*Esercizio A*.
Secondo il testo fornito, in che anno Keynes dona i suoi inediti newtoniani all'Università di Cambridge?
*Esercizio B*.
Conta le righe fornite che contengono la stringa "Your", tenendo conto di maiuscole e minuscole, e rispondi soltanto con il numero.

━━━ Testo fornito ━━━

2.4.17

Storia della scienza. Newton, due geniali fallimenti (Carlo Rovelli)

Nel 1936, la casa d’asta Sotheby’s di Londra mette in vendita una collezione di scritti inediti di Isaac Newton. Il ricavo è basso, 9 mila sterline, poco rispetto alle 140 mila sterline ricavate nella stessa stagione dalla vendita di un Rubens e di un Rembrandt. Fra i compratori vi è John Keynes, il celebre economista, grande ammiratore di Newton.
Keynes si rende presto conto che una parte considerevole degli inediti che ha comprato tratta di un argomento di cui allora pochi sospettavano potesse aver interessato Newton: alchimia. Si adopera per comperare tutti gli inediti di Newton sull’argomento, e presto comprende che l’alchimia non è stata una curiosità marginale per il grande scienziato: è stata un’occupazione durata tutta la vita. «Newton – conclude – non è stato il primo dell’età della ragione, è stato l’ultimo dei maghi».
Keynes dona i suoi inediti newtoniani all’Università di Cambridge nel 1946. La stranezza di un Newton alchimista, che sembra incompatibile con l’immagine tradizionale di Newton padre della scienza, tiene la maggior parte degli storici lontani da questi testi. Solo negli ultimi anni cresce l’interesse per le passioni alchemiche di Newton. Oggi buona parte dei testi di Newton sull’alchimia è stata messa online dai ricercatori dell’Università dell’Indiana ed è accessibile a tutti, suscitando ancora discussioni e confusione. ( http://webapp1.dlib.indiana.edu/newton/ )

━━━ Righe fornite ━━━

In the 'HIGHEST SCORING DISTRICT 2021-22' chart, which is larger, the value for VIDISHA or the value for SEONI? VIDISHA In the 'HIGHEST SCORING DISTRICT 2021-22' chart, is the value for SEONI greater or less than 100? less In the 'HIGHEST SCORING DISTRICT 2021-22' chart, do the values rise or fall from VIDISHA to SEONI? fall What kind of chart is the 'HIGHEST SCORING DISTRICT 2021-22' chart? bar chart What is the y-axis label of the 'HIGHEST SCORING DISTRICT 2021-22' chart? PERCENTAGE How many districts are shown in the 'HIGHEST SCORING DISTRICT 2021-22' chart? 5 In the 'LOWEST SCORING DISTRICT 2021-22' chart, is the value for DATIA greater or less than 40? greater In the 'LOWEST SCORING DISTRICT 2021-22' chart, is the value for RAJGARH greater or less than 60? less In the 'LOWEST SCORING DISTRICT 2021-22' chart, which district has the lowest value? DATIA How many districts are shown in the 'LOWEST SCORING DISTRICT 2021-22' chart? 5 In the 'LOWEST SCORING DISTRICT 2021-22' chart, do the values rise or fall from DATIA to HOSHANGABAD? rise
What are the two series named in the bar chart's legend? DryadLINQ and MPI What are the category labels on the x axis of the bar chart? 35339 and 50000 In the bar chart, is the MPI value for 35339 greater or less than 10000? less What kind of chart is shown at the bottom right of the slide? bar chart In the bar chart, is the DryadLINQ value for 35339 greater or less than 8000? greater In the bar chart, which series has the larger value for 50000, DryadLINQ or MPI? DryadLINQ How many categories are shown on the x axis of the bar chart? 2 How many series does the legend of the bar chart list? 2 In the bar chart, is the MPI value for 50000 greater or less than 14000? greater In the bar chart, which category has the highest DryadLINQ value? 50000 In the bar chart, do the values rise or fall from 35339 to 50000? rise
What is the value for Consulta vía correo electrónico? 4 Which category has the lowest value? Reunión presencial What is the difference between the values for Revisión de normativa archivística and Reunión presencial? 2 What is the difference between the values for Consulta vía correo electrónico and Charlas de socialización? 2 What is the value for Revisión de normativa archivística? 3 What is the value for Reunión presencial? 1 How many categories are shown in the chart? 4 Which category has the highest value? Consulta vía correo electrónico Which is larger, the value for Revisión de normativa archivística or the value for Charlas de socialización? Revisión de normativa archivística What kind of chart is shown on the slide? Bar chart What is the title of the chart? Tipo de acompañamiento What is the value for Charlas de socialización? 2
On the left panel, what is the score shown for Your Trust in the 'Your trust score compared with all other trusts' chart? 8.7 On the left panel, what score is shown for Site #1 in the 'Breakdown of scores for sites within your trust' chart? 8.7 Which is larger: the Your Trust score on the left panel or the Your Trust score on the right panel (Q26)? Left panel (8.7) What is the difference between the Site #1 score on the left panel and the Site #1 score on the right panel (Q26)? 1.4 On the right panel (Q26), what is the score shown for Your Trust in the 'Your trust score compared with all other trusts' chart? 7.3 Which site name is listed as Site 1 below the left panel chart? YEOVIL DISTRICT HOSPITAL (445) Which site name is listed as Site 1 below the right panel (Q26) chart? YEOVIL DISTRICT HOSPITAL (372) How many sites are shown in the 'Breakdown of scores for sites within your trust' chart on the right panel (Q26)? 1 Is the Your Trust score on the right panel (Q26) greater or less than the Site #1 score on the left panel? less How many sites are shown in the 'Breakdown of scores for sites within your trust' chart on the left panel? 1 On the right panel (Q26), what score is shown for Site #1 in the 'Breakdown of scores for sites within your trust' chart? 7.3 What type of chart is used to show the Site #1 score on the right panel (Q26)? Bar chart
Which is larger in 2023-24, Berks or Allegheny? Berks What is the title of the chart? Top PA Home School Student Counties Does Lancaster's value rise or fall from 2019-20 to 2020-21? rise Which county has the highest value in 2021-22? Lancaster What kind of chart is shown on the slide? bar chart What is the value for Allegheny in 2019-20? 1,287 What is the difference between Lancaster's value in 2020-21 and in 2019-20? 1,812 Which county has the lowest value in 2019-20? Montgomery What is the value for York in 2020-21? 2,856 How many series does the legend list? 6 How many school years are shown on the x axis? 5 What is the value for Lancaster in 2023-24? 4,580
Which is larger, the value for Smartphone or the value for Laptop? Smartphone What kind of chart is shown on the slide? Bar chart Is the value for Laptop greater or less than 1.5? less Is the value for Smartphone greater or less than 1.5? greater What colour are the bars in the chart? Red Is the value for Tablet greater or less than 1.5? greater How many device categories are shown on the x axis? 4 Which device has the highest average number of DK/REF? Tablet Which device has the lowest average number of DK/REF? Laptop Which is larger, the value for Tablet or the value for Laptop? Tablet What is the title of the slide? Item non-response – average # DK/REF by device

━━━

*Risposta A*.
Nel 1946.

*Risposta B*.
1